Как ни странно, переговаривались они довольно беззлобно: солнце и океан делали свое дело — попусту ругаться не хотелось.
Дэн перевернулся, потом приподнялся и сел, моргая глазами, не видя ничего из-за пульсирующих перед ними красно-зеленых пятен.
— Да, жарит сильно. Аж голова заболела!
Когда глаза его вновь привыкли к солнечному свету, он, взглянув на приятеля, присвистнул.
— Ого! Здорово они прогулялись по твоей спине, Джек!
Кожу обнаженной спины Джека вдоль и наискосок пересекали многочисленные глубокие рубцы. Джек усмехнулся.
— Было дело.
— Да, — сказал Дэн, — у меня такого нет. Признаться, выглядит паршиво. Дамы не падали в обморок?
— Ты же знаешь, с какими я путался в последнее время.
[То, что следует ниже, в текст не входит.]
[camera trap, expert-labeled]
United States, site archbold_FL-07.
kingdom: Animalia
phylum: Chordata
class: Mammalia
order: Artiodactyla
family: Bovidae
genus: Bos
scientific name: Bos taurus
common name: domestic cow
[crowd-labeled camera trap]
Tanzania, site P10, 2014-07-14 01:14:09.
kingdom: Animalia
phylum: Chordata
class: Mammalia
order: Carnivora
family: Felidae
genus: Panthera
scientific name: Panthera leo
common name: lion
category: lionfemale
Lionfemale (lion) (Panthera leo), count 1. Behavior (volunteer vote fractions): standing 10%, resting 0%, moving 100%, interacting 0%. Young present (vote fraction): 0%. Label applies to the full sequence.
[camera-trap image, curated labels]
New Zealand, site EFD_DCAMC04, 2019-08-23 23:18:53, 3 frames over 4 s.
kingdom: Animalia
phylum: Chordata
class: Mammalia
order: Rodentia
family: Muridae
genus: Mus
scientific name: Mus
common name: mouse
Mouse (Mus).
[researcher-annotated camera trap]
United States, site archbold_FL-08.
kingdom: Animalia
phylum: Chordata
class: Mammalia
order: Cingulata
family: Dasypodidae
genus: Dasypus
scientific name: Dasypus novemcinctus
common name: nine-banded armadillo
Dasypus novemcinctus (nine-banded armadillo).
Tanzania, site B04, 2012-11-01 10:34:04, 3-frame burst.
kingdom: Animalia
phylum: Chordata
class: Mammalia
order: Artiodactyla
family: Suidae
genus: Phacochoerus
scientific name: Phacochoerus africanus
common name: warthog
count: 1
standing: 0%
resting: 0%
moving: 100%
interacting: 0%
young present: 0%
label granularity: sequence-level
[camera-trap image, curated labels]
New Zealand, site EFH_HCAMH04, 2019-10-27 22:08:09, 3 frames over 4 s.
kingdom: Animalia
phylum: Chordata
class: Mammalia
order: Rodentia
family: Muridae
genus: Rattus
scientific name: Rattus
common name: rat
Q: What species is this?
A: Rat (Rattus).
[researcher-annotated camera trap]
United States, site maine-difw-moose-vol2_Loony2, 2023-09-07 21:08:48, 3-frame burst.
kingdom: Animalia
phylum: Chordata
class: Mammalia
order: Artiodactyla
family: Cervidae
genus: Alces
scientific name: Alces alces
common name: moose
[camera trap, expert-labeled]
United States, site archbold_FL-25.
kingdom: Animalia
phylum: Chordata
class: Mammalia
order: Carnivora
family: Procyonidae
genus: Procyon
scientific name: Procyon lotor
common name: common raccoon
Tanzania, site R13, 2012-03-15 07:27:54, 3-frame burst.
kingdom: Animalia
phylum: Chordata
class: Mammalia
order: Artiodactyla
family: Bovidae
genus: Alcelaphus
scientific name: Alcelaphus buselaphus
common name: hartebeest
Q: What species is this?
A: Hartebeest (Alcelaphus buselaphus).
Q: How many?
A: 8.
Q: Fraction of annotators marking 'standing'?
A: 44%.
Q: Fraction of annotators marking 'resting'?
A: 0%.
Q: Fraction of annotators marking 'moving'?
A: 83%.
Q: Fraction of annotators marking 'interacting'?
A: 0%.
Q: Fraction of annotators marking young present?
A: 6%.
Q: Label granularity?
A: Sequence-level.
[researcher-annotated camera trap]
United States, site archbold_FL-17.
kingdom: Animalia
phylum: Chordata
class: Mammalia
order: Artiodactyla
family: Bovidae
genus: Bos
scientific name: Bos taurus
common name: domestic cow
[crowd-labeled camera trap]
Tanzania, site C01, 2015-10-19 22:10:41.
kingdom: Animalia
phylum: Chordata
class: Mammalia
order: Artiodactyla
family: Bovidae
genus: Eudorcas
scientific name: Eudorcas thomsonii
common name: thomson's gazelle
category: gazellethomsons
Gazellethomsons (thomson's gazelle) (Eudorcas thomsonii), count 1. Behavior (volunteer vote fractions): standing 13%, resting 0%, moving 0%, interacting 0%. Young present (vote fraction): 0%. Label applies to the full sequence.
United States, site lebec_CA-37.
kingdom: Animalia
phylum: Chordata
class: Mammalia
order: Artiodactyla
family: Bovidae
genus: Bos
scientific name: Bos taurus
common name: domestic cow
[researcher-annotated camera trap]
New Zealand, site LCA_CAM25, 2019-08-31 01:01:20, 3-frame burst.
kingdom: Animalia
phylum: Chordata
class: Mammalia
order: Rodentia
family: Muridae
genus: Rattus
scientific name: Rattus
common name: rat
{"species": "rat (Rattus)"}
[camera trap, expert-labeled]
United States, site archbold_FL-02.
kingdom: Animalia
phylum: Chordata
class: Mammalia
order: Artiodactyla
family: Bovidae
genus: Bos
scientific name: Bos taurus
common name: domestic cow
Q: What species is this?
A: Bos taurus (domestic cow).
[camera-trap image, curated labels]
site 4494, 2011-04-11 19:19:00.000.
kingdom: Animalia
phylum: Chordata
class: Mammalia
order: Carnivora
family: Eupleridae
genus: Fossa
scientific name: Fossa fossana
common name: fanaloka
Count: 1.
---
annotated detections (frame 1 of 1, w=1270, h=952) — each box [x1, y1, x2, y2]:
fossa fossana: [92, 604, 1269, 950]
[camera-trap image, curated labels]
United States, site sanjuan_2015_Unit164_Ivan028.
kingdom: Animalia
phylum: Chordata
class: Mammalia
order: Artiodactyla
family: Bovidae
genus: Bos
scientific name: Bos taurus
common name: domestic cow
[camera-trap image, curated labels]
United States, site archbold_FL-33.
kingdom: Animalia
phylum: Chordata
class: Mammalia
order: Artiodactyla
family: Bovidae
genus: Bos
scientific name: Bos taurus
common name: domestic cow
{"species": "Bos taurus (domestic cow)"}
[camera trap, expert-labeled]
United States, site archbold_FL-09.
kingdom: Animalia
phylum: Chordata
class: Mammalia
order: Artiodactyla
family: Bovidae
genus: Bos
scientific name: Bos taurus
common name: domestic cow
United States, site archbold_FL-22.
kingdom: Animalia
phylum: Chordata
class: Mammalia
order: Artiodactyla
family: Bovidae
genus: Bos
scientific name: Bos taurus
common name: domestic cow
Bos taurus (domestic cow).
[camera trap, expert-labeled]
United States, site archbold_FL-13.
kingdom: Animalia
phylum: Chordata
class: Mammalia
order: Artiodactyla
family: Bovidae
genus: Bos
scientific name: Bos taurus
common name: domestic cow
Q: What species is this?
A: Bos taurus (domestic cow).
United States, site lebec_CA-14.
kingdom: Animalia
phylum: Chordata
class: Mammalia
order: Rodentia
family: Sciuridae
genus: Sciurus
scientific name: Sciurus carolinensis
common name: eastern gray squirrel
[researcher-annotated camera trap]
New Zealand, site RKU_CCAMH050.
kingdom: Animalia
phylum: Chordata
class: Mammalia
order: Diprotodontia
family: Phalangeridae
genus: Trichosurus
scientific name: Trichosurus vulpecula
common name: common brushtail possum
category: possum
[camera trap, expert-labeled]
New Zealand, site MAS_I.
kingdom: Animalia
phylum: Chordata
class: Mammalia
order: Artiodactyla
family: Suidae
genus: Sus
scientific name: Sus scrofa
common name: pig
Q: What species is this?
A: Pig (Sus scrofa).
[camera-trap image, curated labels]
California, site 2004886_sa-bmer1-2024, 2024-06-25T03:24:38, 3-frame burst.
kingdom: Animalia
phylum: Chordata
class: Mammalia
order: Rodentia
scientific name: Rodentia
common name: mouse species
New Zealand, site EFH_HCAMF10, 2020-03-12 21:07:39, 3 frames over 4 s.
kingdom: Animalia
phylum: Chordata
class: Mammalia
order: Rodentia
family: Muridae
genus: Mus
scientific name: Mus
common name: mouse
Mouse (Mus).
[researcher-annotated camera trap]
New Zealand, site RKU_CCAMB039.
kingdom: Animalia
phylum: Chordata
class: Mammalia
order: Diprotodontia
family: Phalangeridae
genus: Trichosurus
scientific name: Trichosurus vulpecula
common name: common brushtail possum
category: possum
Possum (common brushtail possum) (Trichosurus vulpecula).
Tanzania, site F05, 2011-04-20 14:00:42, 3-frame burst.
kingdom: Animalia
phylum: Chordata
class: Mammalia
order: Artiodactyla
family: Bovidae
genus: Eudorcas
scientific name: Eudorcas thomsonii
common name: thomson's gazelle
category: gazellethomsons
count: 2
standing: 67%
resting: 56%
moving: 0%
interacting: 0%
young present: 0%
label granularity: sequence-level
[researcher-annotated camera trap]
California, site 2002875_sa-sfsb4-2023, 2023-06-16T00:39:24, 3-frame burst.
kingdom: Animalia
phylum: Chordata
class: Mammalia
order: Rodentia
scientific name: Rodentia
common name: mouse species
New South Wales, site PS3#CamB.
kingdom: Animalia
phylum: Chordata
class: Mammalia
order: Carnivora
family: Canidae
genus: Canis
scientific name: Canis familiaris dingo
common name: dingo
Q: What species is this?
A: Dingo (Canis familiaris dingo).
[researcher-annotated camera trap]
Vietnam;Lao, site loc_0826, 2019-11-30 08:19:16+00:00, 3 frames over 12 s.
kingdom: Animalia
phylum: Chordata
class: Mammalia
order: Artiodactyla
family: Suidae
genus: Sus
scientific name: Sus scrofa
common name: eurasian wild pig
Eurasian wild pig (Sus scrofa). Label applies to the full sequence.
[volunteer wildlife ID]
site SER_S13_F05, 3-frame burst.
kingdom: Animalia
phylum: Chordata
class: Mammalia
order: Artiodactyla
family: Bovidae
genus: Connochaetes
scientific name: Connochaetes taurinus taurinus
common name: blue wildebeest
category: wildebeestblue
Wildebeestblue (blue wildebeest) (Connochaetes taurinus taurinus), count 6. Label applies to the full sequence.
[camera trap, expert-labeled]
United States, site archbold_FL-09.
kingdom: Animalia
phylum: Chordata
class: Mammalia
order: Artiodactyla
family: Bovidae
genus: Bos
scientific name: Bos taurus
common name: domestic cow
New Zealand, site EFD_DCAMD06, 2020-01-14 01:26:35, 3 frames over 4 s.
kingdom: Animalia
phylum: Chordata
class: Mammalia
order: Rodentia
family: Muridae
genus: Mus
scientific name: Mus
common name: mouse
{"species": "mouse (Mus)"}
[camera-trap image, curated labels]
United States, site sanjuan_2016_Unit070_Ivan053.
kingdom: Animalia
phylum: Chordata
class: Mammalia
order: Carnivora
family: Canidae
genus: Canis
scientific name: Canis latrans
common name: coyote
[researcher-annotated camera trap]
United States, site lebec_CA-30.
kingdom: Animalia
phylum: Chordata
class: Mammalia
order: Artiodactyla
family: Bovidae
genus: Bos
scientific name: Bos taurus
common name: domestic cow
Да им, будь у меня там сам черт нарисован, плевать!
— А это что? — Дэн притронулся к небольшой отметине пониже правой лопатки.
— Из-за этого выстрела я и погорел, — уйти не удалось, свалился. Противная была штука — чуть не помер тогда.
— А еще где есть?
— Здесь, — Джек показал на голову.
— О, да у тебя еще и башка продырявлена! — Дэн. — А то я думаю, чего ты такой ненормальный!
— Это как раз ерунда, совсем чуть-чуть зацепило.
— По тебе не скажешь, что чуть-чуть, — удовлетворенно произнес Дэн. — А вообще ты, я смотрю, живучий, как черт знает кто! Еще жалуешься! Другому бы на твоем месте никакой тюрьмы не надо было — и так бы загнулся.
— Может, и верно, а что толку?
— Вот тебе, старая песня! — Дэн поднялся на ноги и, потянувшись, сказал: — Давай, хватит, поехали! — Он толкнул Джека ногой. — Эй, вставай! Да не скучай ты, доберемся до твоего городишка, там что-нибудь придумаем. Заработаем денег… Эй, дьявол, где ты, я хочу быть богатым! — весело крикнул он, задрав голову и обозревая безмолвные вершины. — Готов заплатить любую цену… Ты когда-нибудь был богатым, Джек?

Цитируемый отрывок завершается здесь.